“From a personal point of view, I’d like him to include it, but I have no problem in understanding why he hasn’t,” said Koch, who founded New York Uprising last year to push the issue.
signed the Uprising pledge sent a letter of support during his gubernatorial campaign, but the governor has not made redistricting part of his recent push to fulfill a few remaining items on his legislative agenda: a property tax cap, ethics reform, and a same-sex marriage bill. [A reader points out Cuomo did not technically sign the pledge, but sent a letter echoing its aims, which was good enough for Koch to consider him a “Hero of Reform.”]
“There’s a limited number of issues that the governor can talk about it,” Koch told me this morning.
The former mayor has done his own barnstorming–traveling to legislators’ home district to brand them enemies of reform–but he conceded it’s “a very esoteric issue,” and suggested what might happen if Cuomo tried to implore constituents to write their legislators about redistricting.
“They’ll yawn,” he said.
In private meetings, Koch said Cuomo has indicated the issue is a priority. And, according to Koch, the governor has agreed to appear at a joint New York Uprising-Citizens Union event focused on the issue–to be held sometime before the end of the legislative session–and that the press will be invited.

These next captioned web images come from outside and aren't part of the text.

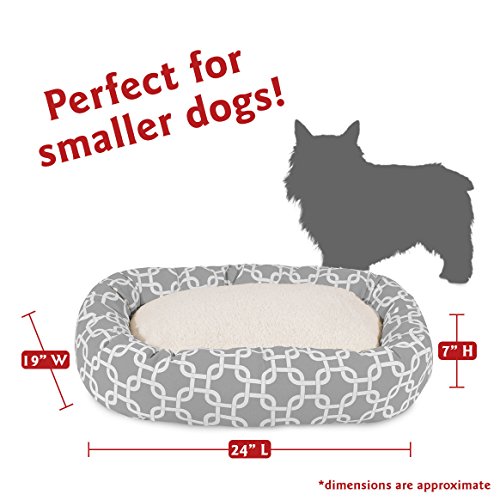 Majestic Pet 24 Inch Links Sherpa Calming Dog Bed Washable – Cozy Soft Round Dog Bed with Spine for Head Support - Fluffy Donut Dog Bed 24x19x7 (inch) – Round Pet Bed Small - GRAY - color: Gray, style: 24 in.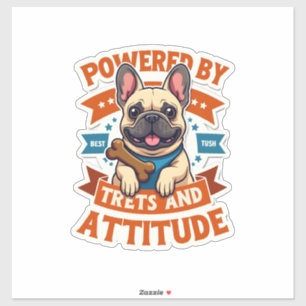 Pegatina Con Energía de Golosinas y Actitud Bulldog Francés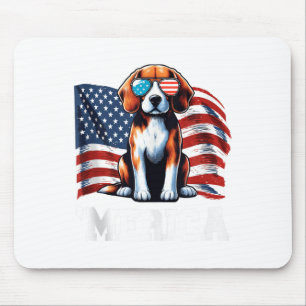 Vintage Beagle Merica Sungles Patriotische amerika Mousepad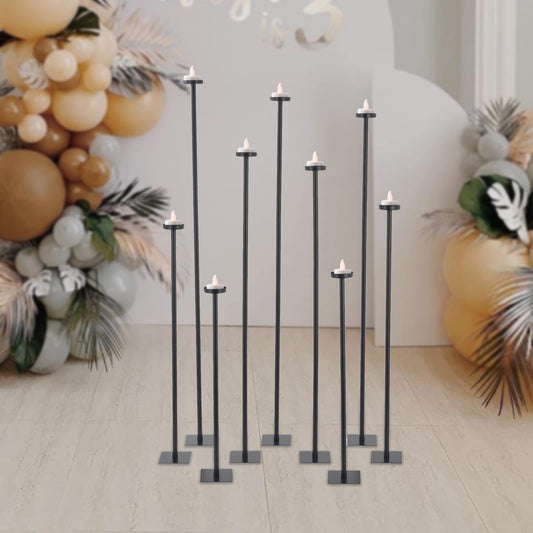 Tall Floor Candle Holders for 9 Arm Candlesticks, Metal Iron Black Candelabra for Wedding Centerpiece Candle Stick Holders for Pillar Tealight Candles on Party Reception Christmas Home Decoration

“The press will have an opportunity to ask him about his commitment, but I am convinced it is a high priority on his list,” said Koch.
The Senate Majority Leader, Dean Skelos, has backed off his own Uprising pledge in the months since Republicans retook power in January, and Koch admitted that the Legislature was unlikely to pass a nonpartisan bill.
The important thing now, he said, is that the governor make good on his commitment to veto any bill that unfairly draws the legislative lines.
“If he keeps his commitment, which I am convinced he will, they cannot override it,” Koch said. “We have commitments that we can rely on to make it impossible. Then, it will go to the courts.
“It would be better if the Legislature did what it should, but if it decides not to, we will be content with a court decision. The legislative leaders believe—and we think they’re wrong–that the courts will not make many changes. We don’t think that’s accurate. And we’re willing to take the chance. They’re crazy to take the chance.”